Text under study =>

- Born: Dorah Teixeira 21 January 1929 São Paulo, Brazil
- Died: 21 May 2025 (aged 96)
- Other names: Dorah Maraca; Chininha
- Occupation: Actress
- Years active: 1952–1978
- Spouses: Mário Pomponet Júnior; Daniel Filho; Paulo Sérgio Garcia Alcântara;
- Children: 1

= Dorinha Duval =

Brazilian actress (1929–2025)

Dorinha Duval (21 January 1929 – 21 May 2025) was a Brazilian actress and singer, who after retirement from television and film, became an artist. She became famous for her roles in some of Brazil's most famous television telenovelas and, later, for the murder of her abusive third husband.

==Early life==
Dorah Teixeira was born in São Paulo, Brazil on 21 January 1929. As a teenager, she joined director Carlos Lisboa's group of dancers, performing at casinos in the interior of São Paulo state. She also sang and played the maracas, earning her the nickname of Dorah Maraca. In this role she appeared in the opening show on Brazilian TV. She also became known as Chininha, apparently from the Chinese appearance of her eyes. Discovered by actors Maria Irma and Juan Daniel, parents of director Daniel Filho, she joined the variety theatre, where she became a successful starlet. Her time in variety was remembered in a 2006 telenovela by Silvio de Abreu, titled Belíssima, in which she made a special appearance.

==Acting career==
Duval acted in several radio soap operas, before debuting on television. She started at the former TV network Rede Tupi, as part of the cast of the TV de Comédia programme, between 1957 and 1959. She also worked for TV Rio and TV Excelsior. On TV Rio, she was directed by her future husband, Daniel Filho. She started working at TV Globo in 1969, in the cast of the telenovela Verão Vermelho, written by Dias Gomes. In the early 1970s, she was in the cast of three of the most successful telenovelas in Brazilian television drama, all directed by Daniel Filho: Irmãos Coragem (1970), by Janete Clair, Minha Doce Namorada (1970), by Vicente Sesso, and Selva de Pedra (1972), also by Janete Clair. She also participated with Filho in a musical programme that would become famous, known as Times Square. In 1973, she played in the telenovela, O Bem-Amado, the first telenovela broadcast in colour on Brazilian TV. She also played the role of Cuca in Sítio do Picapau Amarelo in 1977, a children's television series first broadcast in 1977. Parallel to her television career, Duval acted in several films. Her first was Veneno (1952), starring Leonora Amar, while the best-known was As Aventuras de Pedro Malasartes in 1960, in which she starred with Amácio Mazzaropi.

Work order 1 =>
Say whether each statement below agrees with the Dorinha Duval text. Answer yes or no for each, and quote the words of the text that decide it. (a) Duval began working at TV Globo in 1969. (b) Duval's first film was As Aventuras de Pedro Malasartes. (c) Duval got the nickname Dorah Maraca from dancing with Carlos Lisboa's group.
Work order 2 =>
Write out the part of the Dorinha Duval text that opens with the words containing "- Born: Dorah" and closes with "Brazilian actress (1929–2025)".

Given data =>

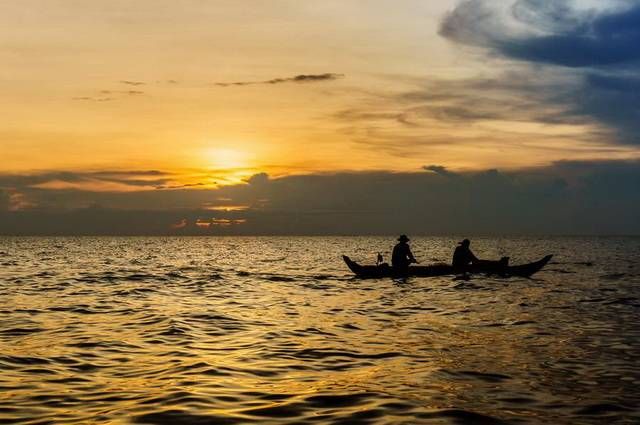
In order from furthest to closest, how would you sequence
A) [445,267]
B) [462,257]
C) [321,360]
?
[445,267], [462,257], [321,360]

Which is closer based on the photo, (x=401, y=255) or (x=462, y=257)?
(x=462, y=257)

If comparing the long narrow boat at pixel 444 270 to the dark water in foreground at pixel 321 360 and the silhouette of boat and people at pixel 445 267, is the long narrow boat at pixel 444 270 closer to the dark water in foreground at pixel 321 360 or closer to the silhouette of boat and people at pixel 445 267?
the silhouette of boat and people at pixel 445 267

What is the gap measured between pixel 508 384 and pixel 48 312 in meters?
16.3

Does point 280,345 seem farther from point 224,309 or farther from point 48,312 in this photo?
point 48,312

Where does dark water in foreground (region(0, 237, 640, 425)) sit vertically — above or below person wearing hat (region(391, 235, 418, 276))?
below

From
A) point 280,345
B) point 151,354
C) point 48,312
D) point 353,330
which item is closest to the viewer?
point 151,354

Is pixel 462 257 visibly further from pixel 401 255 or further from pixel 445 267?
pixel 401 255

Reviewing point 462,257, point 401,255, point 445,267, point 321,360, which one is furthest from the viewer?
point 445,267

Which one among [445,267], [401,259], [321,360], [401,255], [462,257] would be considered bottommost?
[321,360]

Response 1 =>
(a) Yes: "She started working at TV Globo in 1969"
(b) No: "Her first was Veneno (1952), starring Leonora Amar"
(c) No: "She also sang and played the maracas, earning her the nickname of Dorah Maraca."

Response 2 =>
- Born: Dorah Teixeira 21 January 1929 São Paulo, Brazil
- Died: 21 May 2025 (aged 96)
- Other names: Dorah Maraca; Chininha
- Occupation: Actress
- Years active: 1952–1978
- Spouses: Mário Pomponet Júnior; Daniel Filho; Paulo Sérgio Garcia Alcântara;
- Children: 1

= Dorinha Duval =

Brazilian actress (1929–2025)